Direction
Repeat every line of the listing below verbatim, from the first line to the last.

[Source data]
::::::::::

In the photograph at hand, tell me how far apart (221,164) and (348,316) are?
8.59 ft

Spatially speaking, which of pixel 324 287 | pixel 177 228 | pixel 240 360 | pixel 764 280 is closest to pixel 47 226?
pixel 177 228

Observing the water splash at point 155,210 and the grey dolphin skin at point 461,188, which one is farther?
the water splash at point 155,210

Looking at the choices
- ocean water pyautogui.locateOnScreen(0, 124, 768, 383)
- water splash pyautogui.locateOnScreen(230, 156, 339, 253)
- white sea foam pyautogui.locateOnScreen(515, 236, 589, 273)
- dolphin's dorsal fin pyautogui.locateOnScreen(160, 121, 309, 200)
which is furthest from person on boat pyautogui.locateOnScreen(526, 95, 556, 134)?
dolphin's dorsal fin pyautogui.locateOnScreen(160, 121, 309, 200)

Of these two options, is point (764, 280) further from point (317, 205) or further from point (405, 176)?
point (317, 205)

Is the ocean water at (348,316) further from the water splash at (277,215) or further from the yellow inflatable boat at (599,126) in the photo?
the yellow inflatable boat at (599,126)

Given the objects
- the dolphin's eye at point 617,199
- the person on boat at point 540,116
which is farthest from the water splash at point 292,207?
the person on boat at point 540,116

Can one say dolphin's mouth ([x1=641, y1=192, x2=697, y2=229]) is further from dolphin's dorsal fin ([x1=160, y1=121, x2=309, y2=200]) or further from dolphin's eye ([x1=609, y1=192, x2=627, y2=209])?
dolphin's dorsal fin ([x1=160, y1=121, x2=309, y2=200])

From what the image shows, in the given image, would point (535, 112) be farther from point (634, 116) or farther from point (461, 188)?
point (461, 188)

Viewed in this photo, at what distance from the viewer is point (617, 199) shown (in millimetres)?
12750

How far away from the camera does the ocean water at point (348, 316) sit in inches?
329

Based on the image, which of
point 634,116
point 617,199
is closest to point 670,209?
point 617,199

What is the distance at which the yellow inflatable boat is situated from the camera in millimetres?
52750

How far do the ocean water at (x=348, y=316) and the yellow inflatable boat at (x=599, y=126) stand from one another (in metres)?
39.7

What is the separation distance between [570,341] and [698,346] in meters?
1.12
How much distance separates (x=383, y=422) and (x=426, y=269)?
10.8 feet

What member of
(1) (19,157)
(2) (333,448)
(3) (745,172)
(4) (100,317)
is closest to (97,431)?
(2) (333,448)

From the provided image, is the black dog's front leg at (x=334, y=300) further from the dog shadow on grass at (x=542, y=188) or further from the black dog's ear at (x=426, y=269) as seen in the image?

::::::::::

The output
In the photograph at hand, tell me how far apart (221,164) and (348,316) are?
8.59 ft

Spatially speaking, which of pixel 324 287 | pixel 177 228 | pixel 240 360 | pixel 764 280 is closest to pixel 47 226?
pixel 177 228

Observing the water splash at point 155,210 and the grey dolphin skin at point 461,188, which one is farther?
the water splash at point 155,210

Looking at the choices
- ocean water pyautogui.locateOnScreen(0, 124, 768, 383)
- water splash pyautogui.locateOnScreen(230, 156, 339, 253)
- white sea foam pyautogui.locateOnScreen(515, 236, 589, 273)
- dolphin's dorsal fin pyautogui.locateOnScreen(160, 121, 309, 200)
which is furthest from person on boat pyautogui.locateOnScreen(526, 95, 556, 134)?
dolphin's dorsal fin pyautogui.locateOnScreen(160, 121, 309, 200)

Of these two options, is point (764, 280) further from point (317, 205) or further from point (405, 176)?
point (317, 205)

Is the ocean water at (348,316) further from the water splash at (277,215) or further from the yellow inflatable boat at (599,126) in the photo?
the yellow inflatable boat at (599,126)

Given the objects
- the dolphin's eye at point 617,199
- the person on boat at point 540,116
which is farthest from the water splash at point 292,207?
the person on boat at point 540,116

Can one say dolphin's mouth ([x1=641, y1=192, x2=697, y2=229]) is further from dolphin's dorsal fin ([x1=160, y1=121, x2=309, y2=200]) or further from dolphin's eye ([x1=609, y1=192, x2=627, y2=209])?
dolphin's dorsal fin ([x1=160, y1=121, x2=309, y2=200])

From what the image shows, in the given image, would point (535, 112) be farther from point (634, 116) or farther from point (461, 188)?
point (461, 188)

Viewed in this photo, at what distance from the viewer is point (617, 199) shown (in millimetres)?
12750

How far away from the camera does the ocean water at point (348, 316) sit in inches?
329

Based on the image, which of
point 634,116
point 617,199
is closest to point 670,209?
point 617,199

What is the distance at which the yellow inflatable boat is situated from the camera in millimetres?
52750

How far do the ocean water at (x=348, y=316) and the yellow inflatable boat at (x=599, y=126) stand from one another (in metres)?
39.7

What is the separation distance between [570,341] and [698,346] in meters?
1.12
How much distance separates (x=383, y=422) and (x=426, y=269)?
10.8 feet

What member of
(1) (19,157)
(2) (333,448)
(3) (745,172)
(4) (100,317)
is closest to (97,431)?
(2) (333,448)

From the provided image, is the black dog's front leg at (x=334, y=300) further from the dog shadow on grass at (x=542, y=188) or further from the black dog's ear at (x=426, y=269) as seen in the image?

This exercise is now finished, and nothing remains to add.